> _Estratto della pagina_
******************************

L’Infinito di Giacomo Leopardi | Video

Di Redazione Studenti.

L’Infinito di Giacomo Leopardi: guarda il video in cui Emanuele Bosi ci spiega, in maniera semplice, il celebre componimento di Leopardi

L'INFINITO DI GIACOMO LEOPARDI

L'Infinito di Leopardi spiegato da Emanuele Bosi
L'Infinito di Leopardi spiegato da Emanuele Bosi — Fonte: redazione

Sempre caro mi fu quest’ermo colle… L’hai riconosciuto? È il primo verso dell’Infinito di Leopardi, forse la poesia più famosa del poeta di Recanati. L’Infinito occupa la dodicesima posizione dei Canti, e appartiene al genere dell’Idillio, ovvero una poesia breve. L'infinito a cui fa riferimento Giacomo Leopardi ha una doppia valenza: l'Infinito spaziale e l'Infinito temporale.

La cosa interessante è che i due “Infiniti” che incontriamo nella poesia si fondono sì insieme, ma sempre partendo da oggetti materiali: la siepe e il vento, ad esempio. L’Infinito che ci troviamo di fronte non è di tipo mistico-spirituale, ma materiale: il punto di partenza per Leopardi non è affatto aleatorio, anzi, è molto concreto.

L’infinito è formato da quindici endecasillabi sciolti, e ha un andamento ritmico che tende a dilatare il verso, come se ognuno sconfinasse nel successivo. Come si fa a rendere possibile questo legame tra un verso e l’altro? Attraverso a una figura retorica molto diffusa in poesia: l’enjambement (la figura retorica che spezza il verso in fine di frase, facendo continuare il concetto logico nel successivo). Un esempio per capirci meglio: Interminati / spazi, sovrumani / silenzi.

LA TEORIA DEL PIACERE DI GIACOMO LEOPARDI

A proposito di questi versi, nota una cosa importante: gli aggettivi occupano sempre il primo posto rispetto al sostantivo cui si riferiscono. In pratica è come se ne creassero l’attesa. Ed ecco che qui iniziamo a capire un po’ di più cosa intende Leopardi con infinito. Per lui l’infinito è desiderio del piacere, che funziona un po' come quando si insegue una farfalla: siamo più felici quando la rincorriamo, rispetto a quando la afferriamo. Tieni molto bene a mente questi temi, perché esprimono pienamente la cosiddetta Teoria del piacere di Leopardi.

Secondo Leopardi, il desiderio del piacere è infinito per durata e per estensione. Ecco perché raggiungere un oggetto desiderato non spegne il desiderio: questo meccanismo risponde con qualcosa di finito a una richiesta per sua natura infinita. E allora cos'è che può soddisfare quel piacere? L'immaginazione. Solo attraverso la sua mente l’uomo può soddisfare la sua infinita sete di piacere.

Ecco, ora forse puoi capire un po’ meglio quando Leopardi scrive:

… sovrumani
Silenzi, e profondissima quiete
Io nel pensier mi fingo; ove per poco
Il cor non si spaura.

Con questo richiamo all’immaginazione, capiamo che qui Leopardi si trova nelle prime fasi del famoso pessimismo storico, che si manifesta quando il poeta capisce che il progressivo distacco dell’uomo dalla natura e l’avvento della civiltà hanno creato disagio nell’umanità.

È il momento in cui Leopardi inizia a rimpiangere le ere antiche, ma anche quello in cui riconosce due cose importantissime che sono proprie dell’uomo: l’oggettività del limite e l’ambizione di superarlo. Con questa poesia, insomma, è un po’ come se Leopardi ci dicesse che sì, siamo limitati, ma per nostra natura siamo anche portati sempre a tentare di superare i limiti esterni che ci vengono imposti. Insomma, questo poeta non è poi così triste come lo dipingono, no?

******************************

Righe estratte
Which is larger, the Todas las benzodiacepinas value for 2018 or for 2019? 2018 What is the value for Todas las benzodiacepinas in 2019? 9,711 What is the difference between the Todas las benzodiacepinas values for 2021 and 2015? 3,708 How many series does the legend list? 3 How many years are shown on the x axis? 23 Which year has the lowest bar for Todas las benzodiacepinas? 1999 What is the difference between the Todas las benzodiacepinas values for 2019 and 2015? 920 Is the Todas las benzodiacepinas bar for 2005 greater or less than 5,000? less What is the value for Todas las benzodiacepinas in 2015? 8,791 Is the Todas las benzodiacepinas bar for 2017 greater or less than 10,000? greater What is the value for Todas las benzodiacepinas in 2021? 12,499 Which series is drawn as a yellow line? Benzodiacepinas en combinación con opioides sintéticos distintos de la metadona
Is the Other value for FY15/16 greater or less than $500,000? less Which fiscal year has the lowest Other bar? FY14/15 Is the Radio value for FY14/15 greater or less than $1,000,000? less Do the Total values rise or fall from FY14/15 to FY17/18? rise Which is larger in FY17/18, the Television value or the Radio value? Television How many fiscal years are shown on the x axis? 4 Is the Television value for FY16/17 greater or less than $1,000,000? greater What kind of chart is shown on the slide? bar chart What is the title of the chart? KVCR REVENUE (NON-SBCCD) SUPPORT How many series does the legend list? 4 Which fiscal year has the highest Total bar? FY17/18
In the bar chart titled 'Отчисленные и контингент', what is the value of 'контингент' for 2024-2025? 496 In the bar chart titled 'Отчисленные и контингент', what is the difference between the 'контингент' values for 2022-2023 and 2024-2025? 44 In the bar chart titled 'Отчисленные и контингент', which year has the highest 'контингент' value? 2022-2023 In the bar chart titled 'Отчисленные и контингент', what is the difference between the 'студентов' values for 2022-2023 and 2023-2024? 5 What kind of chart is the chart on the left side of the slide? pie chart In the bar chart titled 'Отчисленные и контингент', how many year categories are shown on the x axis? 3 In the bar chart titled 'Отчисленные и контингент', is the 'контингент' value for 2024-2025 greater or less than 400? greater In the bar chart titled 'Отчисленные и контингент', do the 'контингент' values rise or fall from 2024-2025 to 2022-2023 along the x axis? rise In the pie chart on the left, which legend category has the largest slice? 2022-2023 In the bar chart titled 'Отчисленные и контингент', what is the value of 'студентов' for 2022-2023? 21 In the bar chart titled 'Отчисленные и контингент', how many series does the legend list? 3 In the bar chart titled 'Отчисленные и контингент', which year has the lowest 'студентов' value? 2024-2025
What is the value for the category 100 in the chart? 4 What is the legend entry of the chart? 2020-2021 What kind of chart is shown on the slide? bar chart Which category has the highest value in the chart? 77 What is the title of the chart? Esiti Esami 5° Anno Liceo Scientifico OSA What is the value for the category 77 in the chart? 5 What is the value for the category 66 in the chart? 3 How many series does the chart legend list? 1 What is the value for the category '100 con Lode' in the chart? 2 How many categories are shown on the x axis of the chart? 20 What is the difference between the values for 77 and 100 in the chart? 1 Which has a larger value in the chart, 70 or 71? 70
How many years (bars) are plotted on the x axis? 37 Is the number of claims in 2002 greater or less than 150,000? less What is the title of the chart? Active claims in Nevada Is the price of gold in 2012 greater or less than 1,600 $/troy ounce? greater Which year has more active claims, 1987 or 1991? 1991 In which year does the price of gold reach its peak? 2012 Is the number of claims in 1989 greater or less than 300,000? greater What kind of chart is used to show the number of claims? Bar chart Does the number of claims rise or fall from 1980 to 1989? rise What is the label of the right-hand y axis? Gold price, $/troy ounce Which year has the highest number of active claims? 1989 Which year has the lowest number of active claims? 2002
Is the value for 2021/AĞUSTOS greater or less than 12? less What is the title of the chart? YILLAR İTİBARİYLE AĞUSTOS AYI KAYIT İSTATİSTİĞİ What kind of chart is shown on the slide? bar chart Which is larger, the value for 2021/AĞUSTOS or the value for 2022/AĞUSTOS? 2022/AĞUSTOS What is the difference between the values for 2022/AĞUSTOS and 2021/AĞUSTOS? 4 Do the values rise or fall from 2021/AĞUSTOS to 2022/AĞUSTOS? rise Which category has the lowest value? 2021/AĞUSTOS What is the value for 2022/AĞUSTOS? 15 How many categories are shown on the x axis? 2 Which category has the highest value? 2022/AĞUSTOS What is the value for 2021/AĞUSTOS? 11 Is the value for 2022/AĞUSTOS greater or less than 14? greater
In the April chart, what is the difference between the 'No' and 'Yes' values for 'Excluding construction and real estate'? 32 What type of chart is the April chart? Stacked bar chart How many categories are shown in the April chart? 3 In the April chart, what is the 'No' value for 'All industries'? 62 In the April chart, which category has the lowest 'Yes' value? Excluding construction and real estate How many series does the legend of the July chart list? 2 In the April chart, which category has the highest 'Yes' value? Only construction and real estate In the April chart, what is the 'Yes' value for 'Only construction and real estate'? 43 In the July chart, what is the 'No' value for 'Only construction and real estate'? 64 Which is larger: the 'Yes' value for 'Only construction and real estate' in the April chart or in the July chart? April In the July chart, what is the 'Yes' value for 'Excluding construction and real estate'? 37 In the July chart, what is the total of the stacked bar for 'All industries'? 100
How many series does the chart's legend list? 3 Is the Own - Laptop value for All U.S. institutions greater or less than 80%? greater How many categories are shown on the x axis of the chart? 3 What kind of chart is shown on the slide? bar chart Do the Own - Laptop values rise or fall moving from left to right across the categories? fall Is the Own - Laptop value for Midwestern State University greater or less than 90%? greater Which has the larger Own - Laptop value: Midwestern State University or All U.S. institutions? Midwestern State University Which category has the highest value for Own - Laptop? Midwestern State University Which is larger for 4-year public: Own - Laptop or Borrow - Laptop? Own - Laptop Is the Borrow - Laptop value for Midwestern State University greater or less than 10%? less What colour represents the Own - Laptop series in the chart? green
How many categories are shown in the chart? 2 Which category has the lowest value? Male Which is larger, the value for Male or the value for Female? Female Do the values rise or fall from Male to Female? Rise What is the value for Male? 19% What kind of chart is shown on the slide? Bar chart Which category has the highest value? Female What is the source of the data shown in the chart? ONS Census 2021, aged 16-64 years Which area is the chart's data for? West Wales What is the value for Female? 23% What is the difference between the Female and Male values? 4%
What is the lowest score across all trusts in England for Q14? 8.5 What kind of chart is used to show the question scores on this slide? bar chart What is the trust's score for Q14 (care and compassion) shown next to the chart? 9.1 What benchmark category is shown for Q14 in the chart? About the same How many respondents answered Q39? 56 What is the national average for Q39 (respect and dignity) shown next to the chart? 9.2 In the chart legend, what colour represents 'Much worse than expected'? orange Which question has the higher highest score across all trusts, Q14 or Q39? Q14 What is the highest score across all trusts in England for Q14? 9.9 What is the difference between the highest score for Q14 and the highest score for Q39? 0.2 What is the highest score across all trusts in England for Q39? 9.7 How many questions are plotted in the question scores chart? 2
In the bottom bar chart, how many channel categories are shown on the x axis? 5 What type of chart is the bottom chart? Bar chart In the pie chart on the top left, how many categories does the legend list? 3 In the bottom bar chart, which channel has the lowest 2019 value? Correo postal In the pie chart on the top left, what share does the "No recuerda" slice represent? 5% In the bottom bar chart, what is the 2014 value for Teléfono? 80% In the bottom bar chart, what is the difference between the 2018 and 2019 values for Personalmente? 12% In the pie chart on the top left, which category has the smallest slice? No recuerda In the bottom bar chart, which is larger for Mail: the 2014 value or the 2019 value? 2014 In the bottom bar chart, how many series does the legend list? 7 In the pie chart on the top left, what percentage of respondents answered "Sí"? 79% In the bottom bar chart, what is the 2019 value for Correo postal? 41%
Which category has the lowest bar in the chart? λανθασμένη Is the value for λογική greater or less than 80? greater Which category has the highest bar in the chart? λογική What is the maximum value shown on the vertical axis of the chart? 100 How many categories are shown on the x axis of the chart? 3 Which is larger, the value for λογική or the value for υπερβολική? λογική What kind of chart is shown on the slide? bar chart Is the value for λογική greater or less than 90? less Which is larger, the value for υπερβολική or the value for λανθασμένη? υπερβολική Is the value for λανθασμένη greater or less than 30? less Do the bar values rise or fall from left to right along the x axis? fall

******************************

> _Esercizio 1_
Nell'articolo sull'Infinito, trascrivi uno per riga i versi citati subito dopo le parole "quando Leopardi scrive:".
> _Esercizio 2_
Rispondi a queste domande sull'articolo sull'Infinito:
(a) Quale posizione occupa L'Infinito nei Canti?
(b) Da quanti versi è formata la poesia, e di che tipo?
(c) Che cosa, secondo Leopardi, può soddisfare il desiderio del piacere?
> _Esercizio 3_
Riassumi in forma più breve il paragrafo dell'articolo sull'Infinito che inizia con "Secondo Leopardi, il desiderio del piacere".
Le righe estratte non hanno alcun legame con l'articolo sull'Infinito.

> _Risposta attesa 1_
… sovrumani
Silenzi, e profondissima quiete
Io nel pensier mi fingo; ove per poco
Il cor non si spaura.

> _Risposta attesa 2_
(a) La dodicesima.
(b) Da quindici endecasillabi sciolti.
(c) L'immaginazione.

> _Risposta attesa 3_
Per Leopardi il desiderio del piacere è infinito per durata ed estensione. Raggiungere un oggetto desiderato non lo spegne, perché dà una risposta finita a una richiesta infinita. Solo l'immaginazione può soddisfare questa sete infinita di piacere.